I think that this is where great benefit could be had by the use of 3rd party roof consultants who get paid by the insurer a % of the project or flat fee... the consultant draws up the initial scope which is what the roofer uses to quote the work and the insurer uses to come to their numbers. Any supplements would then need to be signed off by the consultant for approval and they also determine whether it is the insurer or the homeowners responsibility and the insurer/homeowner are bound by the deal.

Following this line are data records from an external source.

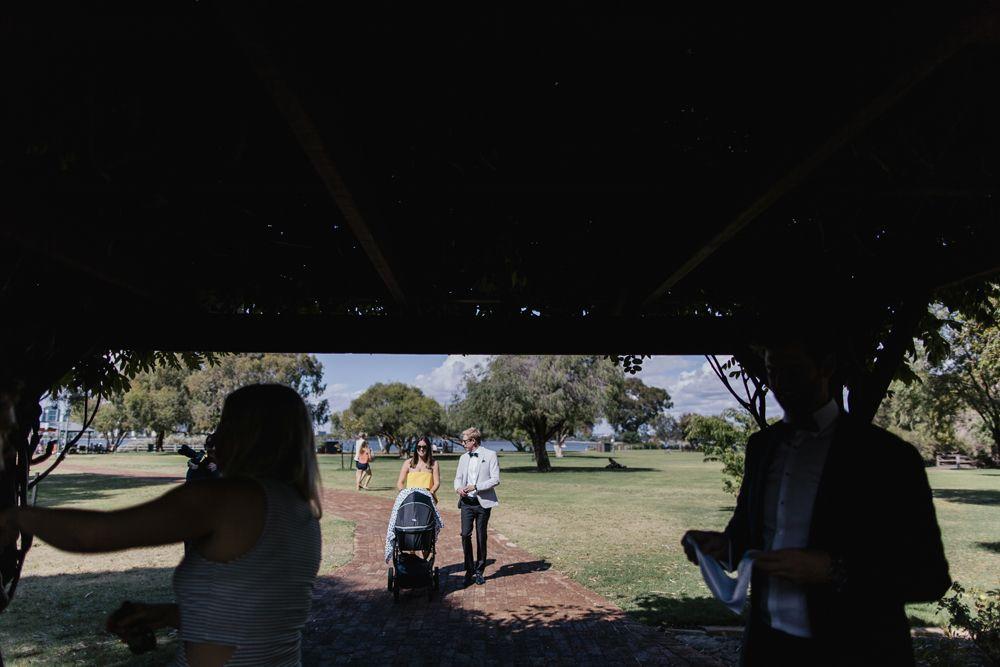 Vic + Adam_Wedding Day_197.jpg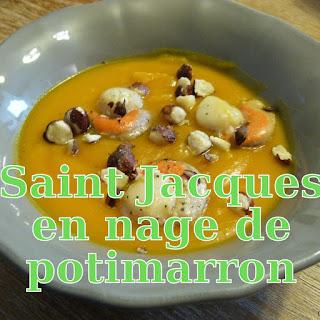 http://danslacuisinedhilary.blogspot.fr/2013/12/special-fetes-saint-jacques-en-nage-de.html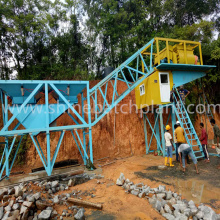 60 Wet Mixed Portable Concrete Batching Machinery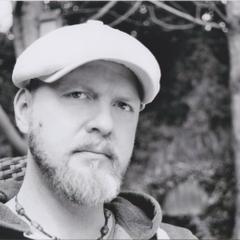 viking (Michał S.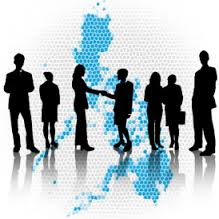 Outsourcing And Globalizations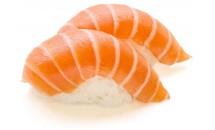 23 SHAKE saumon
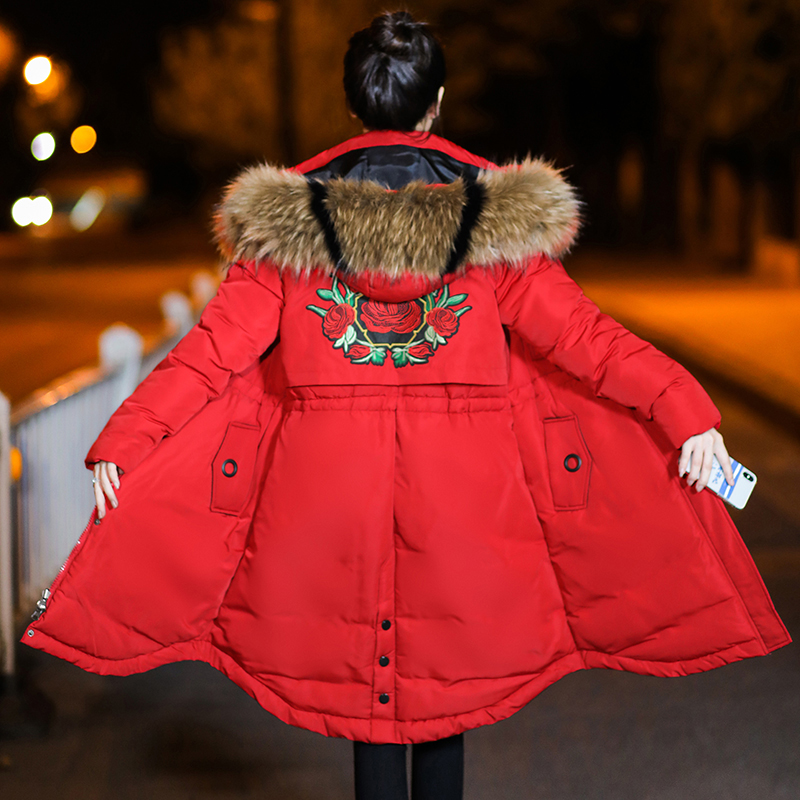 Winter Jacket Maternity Down Cotton Padded Warm Outwear Parkas Women Maternity Colorful Fur Hooded Thick Coat Pregnant Clothes new 2017 winter cotton coat women slim outwear medium long padded jacket thick fur hooded wadded warm parkas winterjas cm1634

Most of the work our company does is consultant based and it is rare that we have a financial dispute with the customer because the roof consultant has already approved the change work order.


----------



## LCG (May 30, 2011)

My two cents for what it's worth.

If we run into additional work we inform the homeowner of said work and cost to replace. Call the insurance company and inform them of the price. The customer is made award that whatever the insurance does not cover they will be liable for.

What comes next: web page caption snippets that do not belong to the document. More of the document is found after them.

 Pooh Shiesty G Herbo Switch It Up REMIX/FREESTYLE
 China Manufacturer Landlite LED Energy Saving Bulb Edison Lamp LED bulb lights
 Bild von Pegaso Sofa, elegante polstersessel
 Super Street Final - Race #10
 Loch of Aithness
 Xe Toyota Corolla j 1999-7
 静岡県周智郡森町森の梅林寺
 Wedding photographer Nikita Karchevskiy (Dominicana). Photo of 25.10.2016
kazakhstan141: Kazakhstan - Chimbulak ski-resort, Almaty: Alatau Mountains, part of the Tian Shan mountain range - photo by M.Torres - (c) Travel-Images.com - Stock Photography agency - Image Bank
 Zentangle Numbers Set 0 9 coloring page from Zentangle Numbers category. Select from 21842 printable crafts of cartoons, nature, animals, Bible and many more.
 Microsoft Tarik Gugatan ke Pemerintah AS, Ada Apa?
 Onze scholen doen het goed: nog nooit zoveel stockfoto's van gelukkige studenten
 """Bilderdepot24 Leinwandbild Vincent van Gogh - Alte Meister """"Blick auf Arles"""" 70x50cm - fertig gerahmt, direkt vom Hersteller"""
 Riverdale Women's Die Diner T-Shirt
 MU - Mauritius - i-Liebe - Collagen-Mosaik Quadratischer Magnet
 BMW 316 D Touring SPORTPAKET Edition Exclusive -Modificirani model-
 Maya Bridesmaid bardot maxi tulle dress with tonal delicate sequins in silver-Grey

I refuse to play this (unethical) game!

I know the majority of the adjusters in our area and they are pretty good about keeping up with the roofing contractors pricing. We are not in the boat of keeping up with their pricing. Thats what happens when you actually meet with your compitition and agree to not get hosed as a group and stand up to these guys.

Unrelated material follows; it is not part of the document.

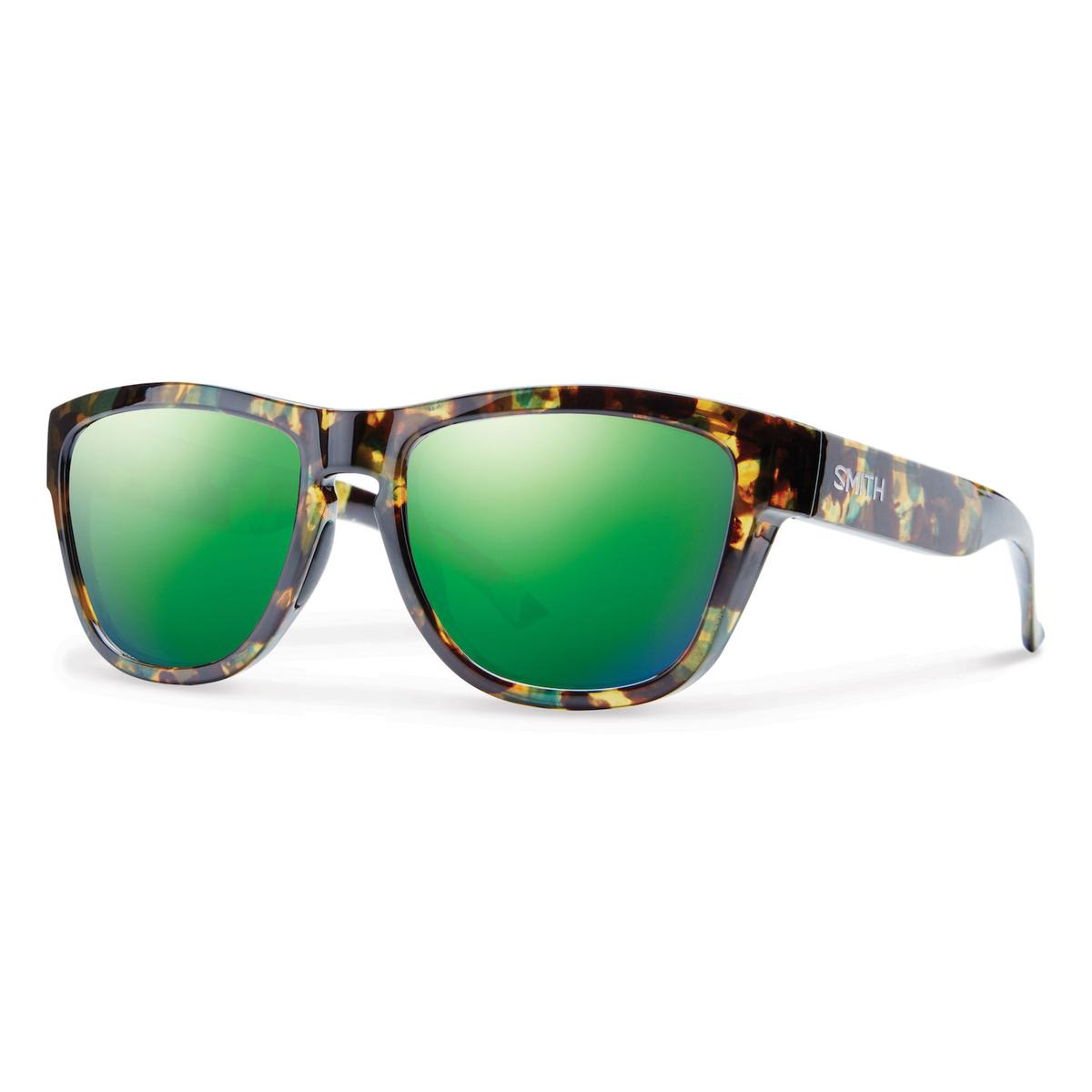 Smith Clark Men's Sunglasses
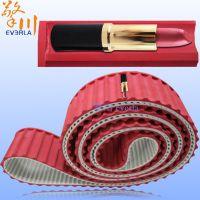 广州擎川特殊加工定制加红胶开槽聚氨酯PU同步带 输送口红定制同步带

Man this stuff chap's my arse. 

Sorry I didn't answer you question but in a way I think I did. Make the HO sign the origional contract and any additional work agreements. Whaver the insurance doesn't cover the HO does. PERIOD.

I cannot for the life of me figure out why contractors have two different sets of morals. If the HO calls without insurance we charge our full amount. When the HO calls with insurance we charge less and fight for every penny? WTF. Not in my world!

I am getting away from this post before I completely lose it!


----------



## Grumpy (Oct 29, 2008)

AnyMonkey said:


> I think that this is where great benefit could be had by the use of 3rd party roof consultants who get paid by the insurer a % of the project or flat fee... the consultant draws up the initial scope which is what the roofer uses to quote the work and the insurer uses to come to their numbers. Any supplements would then need to be signed off by the consultant for approval and they also determine whether it is the insurer or the homeowners responsibility and the insurer/homeowner are bound by the deal.
> 
> Most of the work our company does is consultant based and it is rare that we have a financial dispute with the customer because the roof consultant has already approved the change work order.


I do not disagree, but who is going to pay that %? When the hacks are offering free roofs, even offering to pay the customer $500 for the privilege of doing their roof, why would 90% of the customers out there agree to pay an adjuster out of their pocket to increase the settlement to the roofer? It's just not going to happen!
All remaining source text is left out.